WHEREAS as of April 2017, at least 2,508 cities, towns, and communities worldwide have registered their support for the Paris Agreement on the Non-State Zone platform. This includes American cities as diverse as Anchorage, Baltimore, Berkeley, Cleveland, Dallas, Las Vegas, Pittsburgh, Sacramento and Savannah; and locally Boston, Cambridge, Medford and Somerville;

WHEREAS each country signing the Paris Climate Agreement (UNFCCC) sets its own aspirational climate goals, which encourages each Non-State Actor to do the same, to be evaluated every 5 years; The Town of Brookline should set its own aspirational climate action goals for recurring evaluation;

WHEREAS, as a town of diverse and well-educated and informed citizens, Brookline is able to play a leading role relative to other cities and towns within Massachusetts and the U.S. in both mitigating and adapting to climate change;

WHEREAS the Paris Agreement requires that all parties should pursue efforts to help keep the global increase in average temperature due to human-caused climate change to no more than 2.0 degrees Celsius (3.6 degrees Fahrenheit) above pre-industrial levels, and to 1.5 degrees Celsius if possible;

BE IT RESOLVED THAT the Town of Brookline:

1. Understands it to be a moral and political obligation of the Town to commit to pursue upholding and adhering to the Paris Agreement of 2015.
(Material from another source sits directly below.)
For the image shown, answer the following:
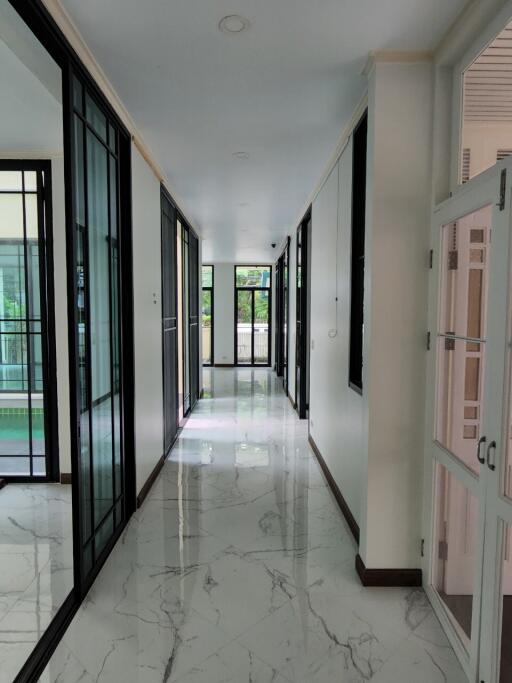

2. Commits to register its support for implementing the Paris Agreement on the NonState Zone platform, as other U.S. cities and towns have done.

3. Commits to file its existing 2012 Climate Action Plan as amended in 2015, which was intended to meet the objectives of the Massachusetts Global Warming Solutions
Act of 2008, on the Non-State Platform, as other U.S cities and towns have done.

4. Commits to a goal of developing a revised town plan during 2018 to mitigate and adapt to human-caused climate change that may take a leading role above and beyond
those plans of the State of Massachusetts and the "nationally determined contribution" of the U.S. government, in order to help insure that those state and
federal plans are achieved faster and more thoroughly due to Brookline's actions.

5. Continue educating the citizens of Brookline about the dangers that climate change pose in both the short and long run to the world, in general, and to Massachusetts in particular. This enhanced education will, presumably, facilitate and accelerate both the voluntary and mandatory actions that the citizens of Brookline will take to help slow the rate of climate change.